Chatham-Kent human resources manager Cathy Hoffman said the municipality operates ServiceOntario offices in Dresden and on Grand Avenue in Chatham, while Blenheim and Wallaceburg ServiceOntario outlets are privately operated.
Hoffman said the practice of requiring appointments continues in order to combat frustrating lineups, a situation that can be exacerbated by weather.
ServiceOntario has a contract with the municipality, but it is due to expire at the end of 2022. The proposal recommends that the municipality not attempt to renew the agreement unless the province chooses to pay the full cost instead. to subsidize a party.
Along with Kiar’s submission, deputations were received from ZAC Dresden and many prominent citizens and business owners in the community.

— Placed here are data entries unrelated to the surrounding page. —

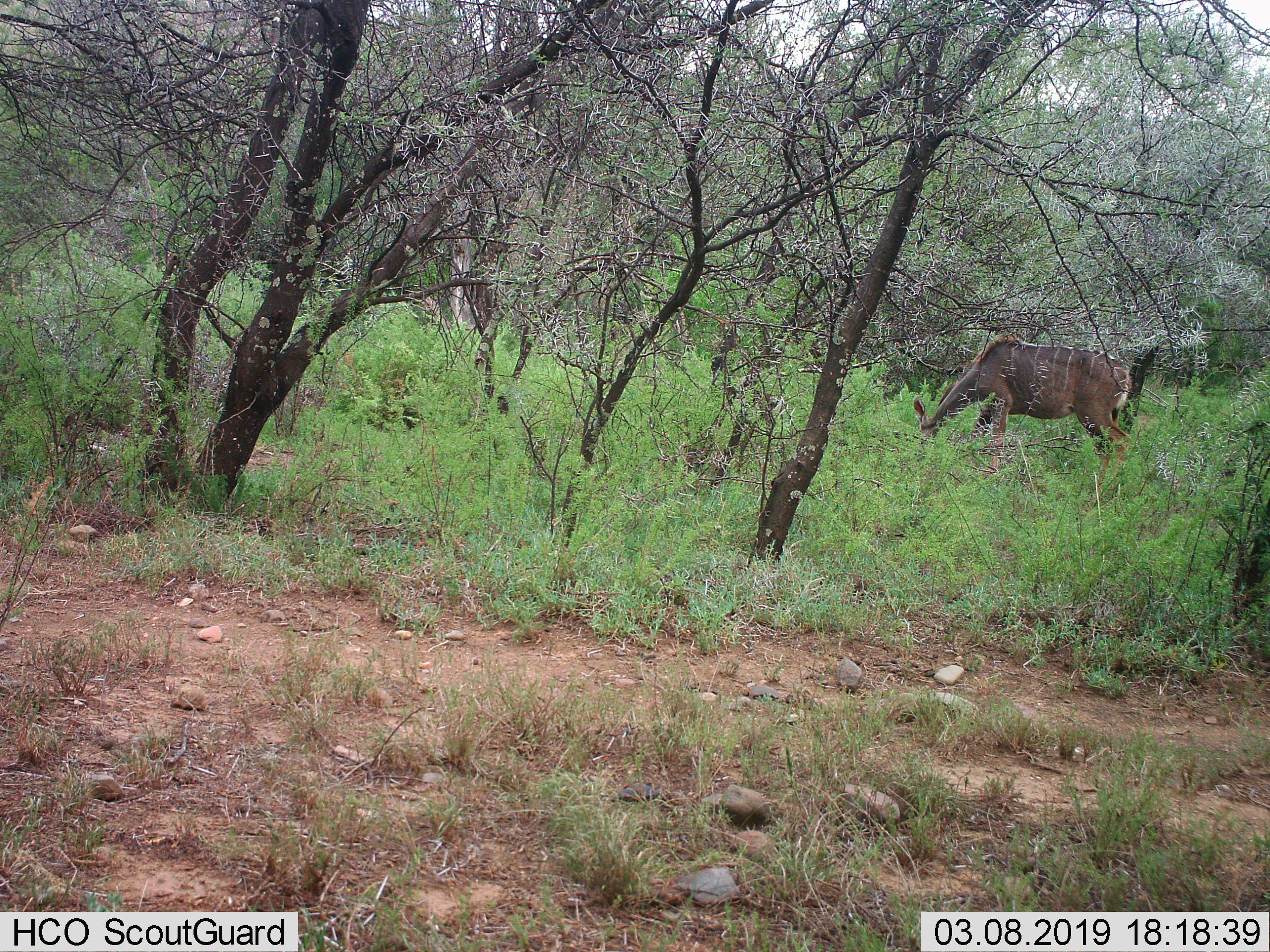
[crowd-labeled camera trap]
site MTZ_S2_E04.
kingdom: Animalia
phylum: Chordata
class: Mammalia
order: Artiodactyla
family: Bovidae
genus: Tragelaphus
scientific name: Tragelaphus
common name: kudu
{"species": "kudu (Tragelaphus)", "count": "1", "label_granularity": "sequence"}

Access for seniors, the fact that ServiceOntario draws a lot of foot traffic downtown, the fact that not everyone has access to the internet, the price of gas and the lack of transportation to d Other ServiceOntario outlets were among the concerns raised.
County of North Kent. Jamie McGrail, said she was unhappy that local groups were not consulted as part of the review.
Stakeholders, such as local ZACs, should have been included, she said.
“Community and business groups should have been notified and made aware,” McGrail said, adding that services provided by civic centers are “essential services.”
“I think there is a flaw in the way we get our message across,” she added.
McGrail said she agrees with some of the elements of the customer service review to improve services and reduce costs. However, she said savings for Chatham-Kent should not come “at the expense” of smaller communities.
County of North Kent. Joe Faas said the Dresden Municipal Building is a “community anchor”, adding that the deputations “speak for themselves”.
The customer service review came about following a motion by South Kent Coun. Clare Latimer in March 2021. The council directed the administration to find efficiencies and reduce costs by possibly changing the services provided through its municipal service centers and information offices.
It also examines how the municipality provides information to residents through its 3-1-1 telephone system and details how online services can be improved.
A 14-member committee made up primarily of Chatham-Kent trustees and some members from the private sector met weekly for a six-month period in 2021 to determine how municipal services could be changed.
Kiar said community groups in Dresden were exploring the issue, but noted that “the ball is back in the council’s court.
“It’s up to the council,” he said. “The administration simply acted on the recommendation of the board.
“They did exactly what was asked of them.”
The matter returns to council on July 11.